Ultimately, the nature design inspired some of Rivet’s final weapons, such as Mr. Fungi, and some of the beast ideas were later salvaged in Rift Apart’s Speedle and Trudi, though Speedle lost an earlier concept ability where it had a large, glowing butt that would explode if it collided with something. Apparently slaying your mounts didn’t fit the idea that “everyone is a hero”.
However, Insomniac still struggled to find a good way to make Rivet distinctive. They tried to give Rivet and Ratchet completely different skill sets, but that made it frustrating for playtesters, who forgot which Lombax they were controlling at any given time and realized mid-jump that they didn’t have the skills they thought they had. that they had them.
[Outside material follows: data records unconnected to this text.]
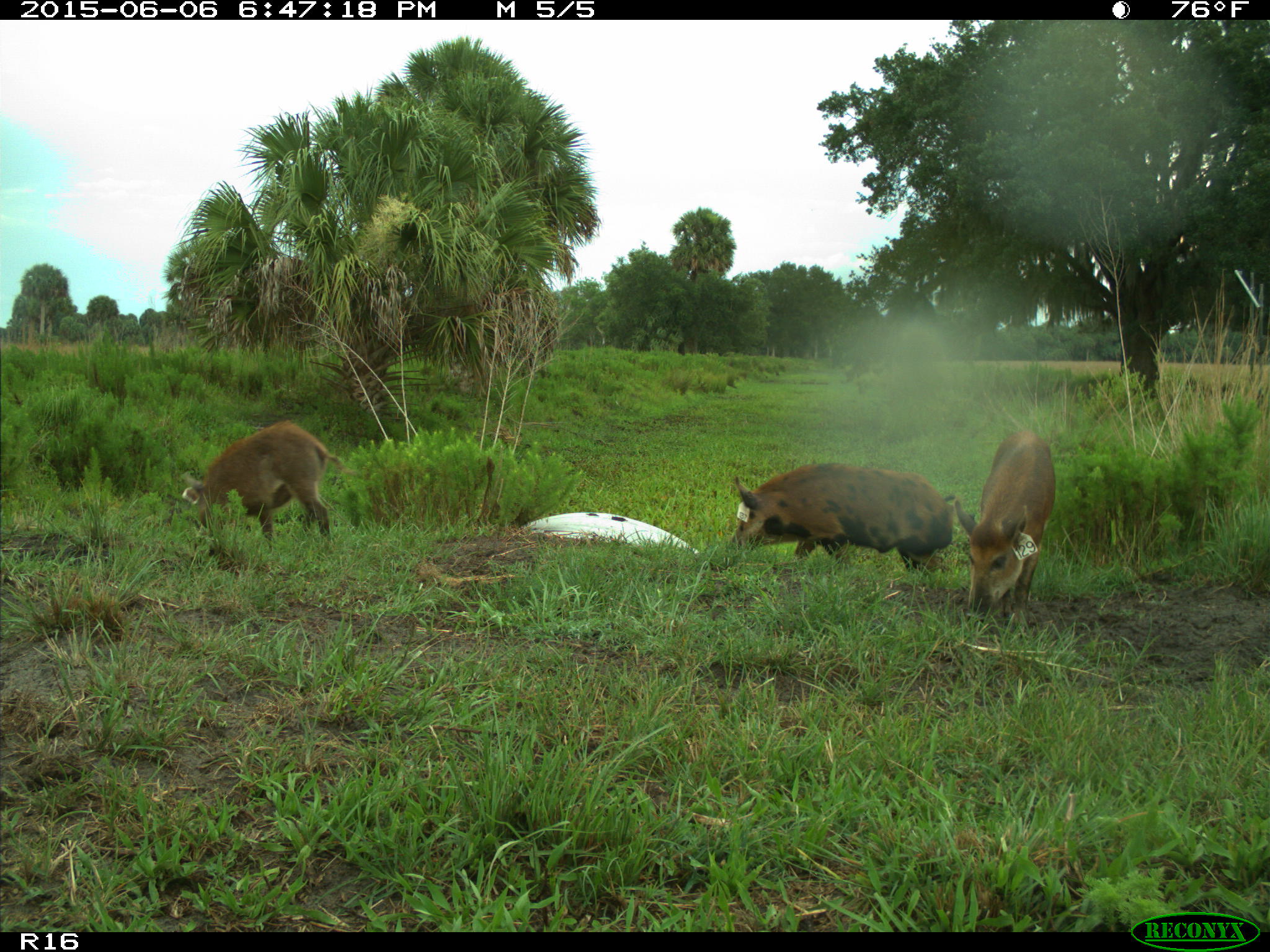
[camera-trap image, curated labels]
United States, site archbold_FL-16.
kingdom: Animalia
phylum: Chordata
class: Mammalia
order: Artiodactyla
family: Suidae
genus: Sus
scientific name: Sus scrofa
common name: wild boar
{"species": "Sus scrofa (wild boar)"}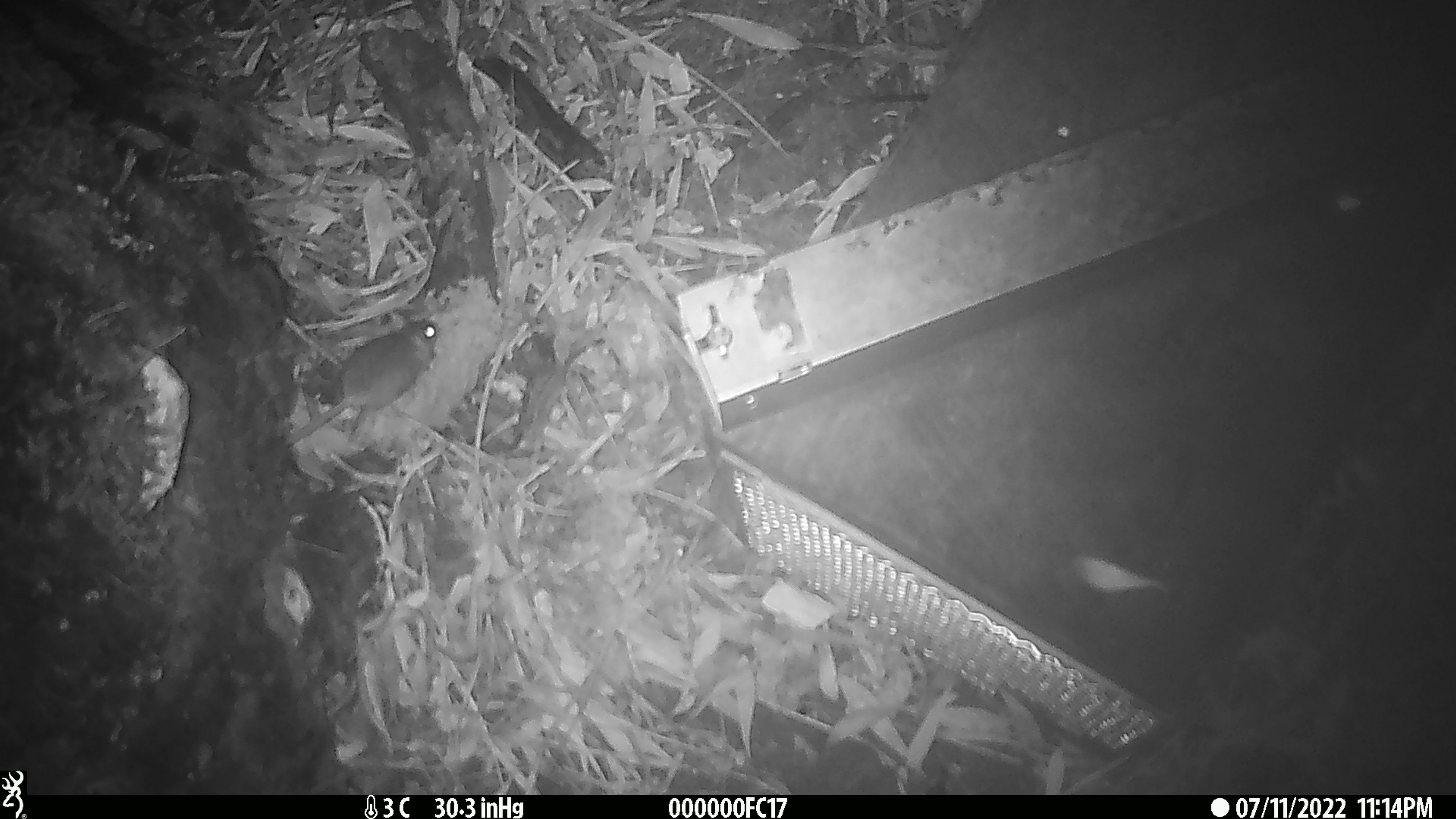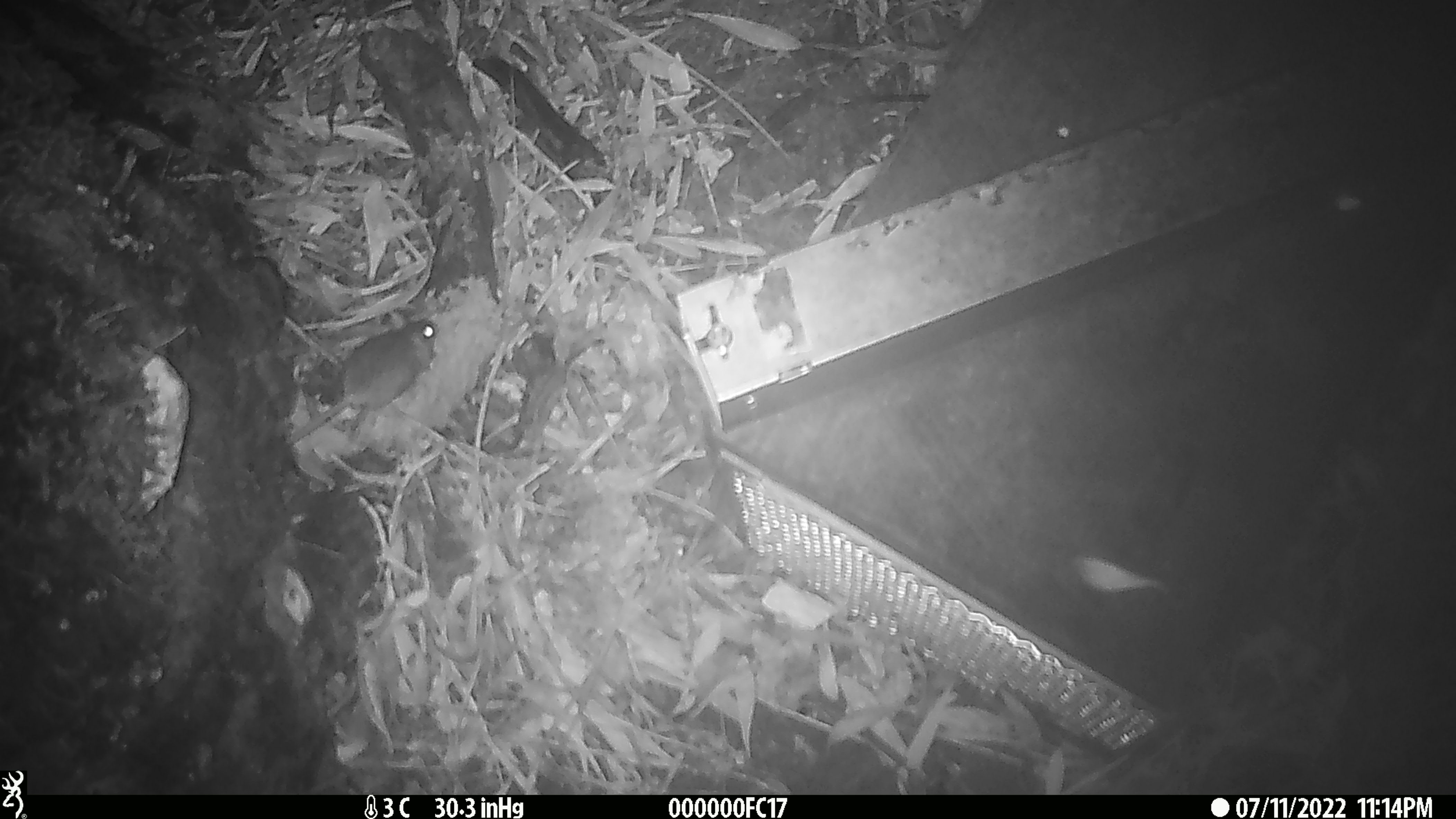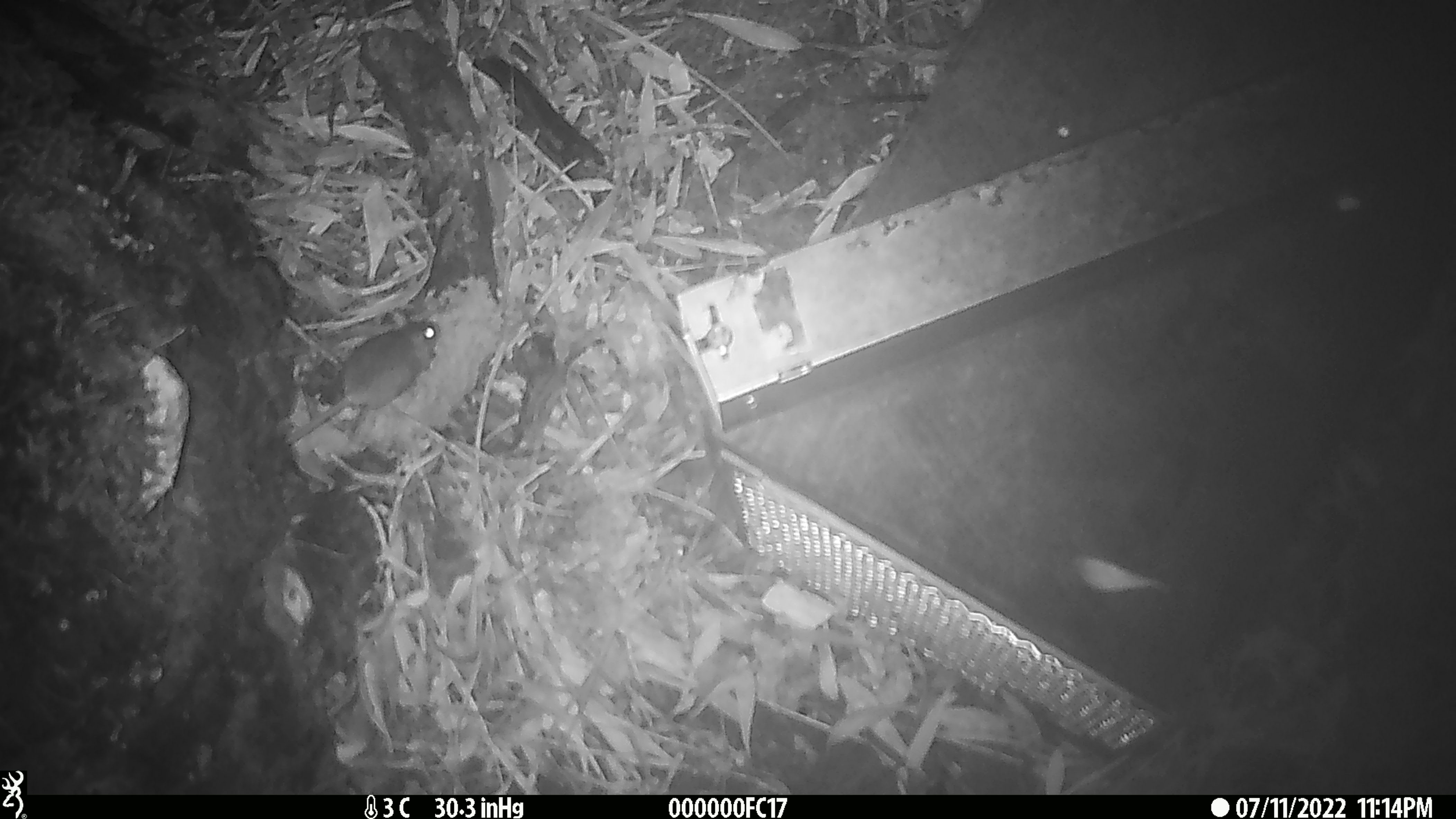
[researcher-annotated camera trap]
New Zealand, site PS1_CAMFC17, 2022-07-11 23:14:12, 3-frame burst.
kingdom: Animalia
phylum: Chordata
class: Mammalia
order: Rodentia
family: Muridae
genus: Mus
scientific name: Mus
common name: mouse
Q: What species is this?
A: Mouse (Mus).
So Insomniac added the ability to switch between the two on the fly, but that was also confusing in action and they struggled to find a lore explanation for where the other Lombax went when they switched, or who was where during the switch Kinematics.
“Knowing that highly differentiated playstyles actively interfere with the holistic experience, we were forced to reassess how long we would play each Lombax,” said Stuart. “In other words, is it rivet cake or frosting? Is she what’s at the heart of the game, like Ratchet, or is she a unique and entertaining diversion in small doses? Finally, Clank has drastically different mechanics than Ratchet in most games, but we only play for him [a small portion] of the game. Clank is widely considered to be an adorable icing. Many of these problems go away when Rivet is only playable for small, focused sections of the game.”
But to find an answer, Insomniac only had to look back at its design pillars, including Everyone’s a Hero. Insomniac wanted a strong, playable female protagonist from the start, and they wanted to make the best distinctive Ratchet & Clank game they could from start to finish. Taken together, that meant no shortcuts with Rivet.
“Rivet had to be pure cake like Ratchet,” Stuart continued. “We wanted Rivet to be core gameplay. Their inclusion should be an inspirational display and not a bonus mechanic. In fact, it accounts for about 50% of the game time in the final product.”
This is how we came to the Rivet we know today. Insomniac united the two under the same pool of weapons and abilities, and then differentiated them in other ways like personality, looks, animations and of course the story. And we’re glad they ended up on the Rivet we know and love, as you can see from our launch review of Ratchet & Clank: Rift Apart and its place as one of our favorite games of 2021.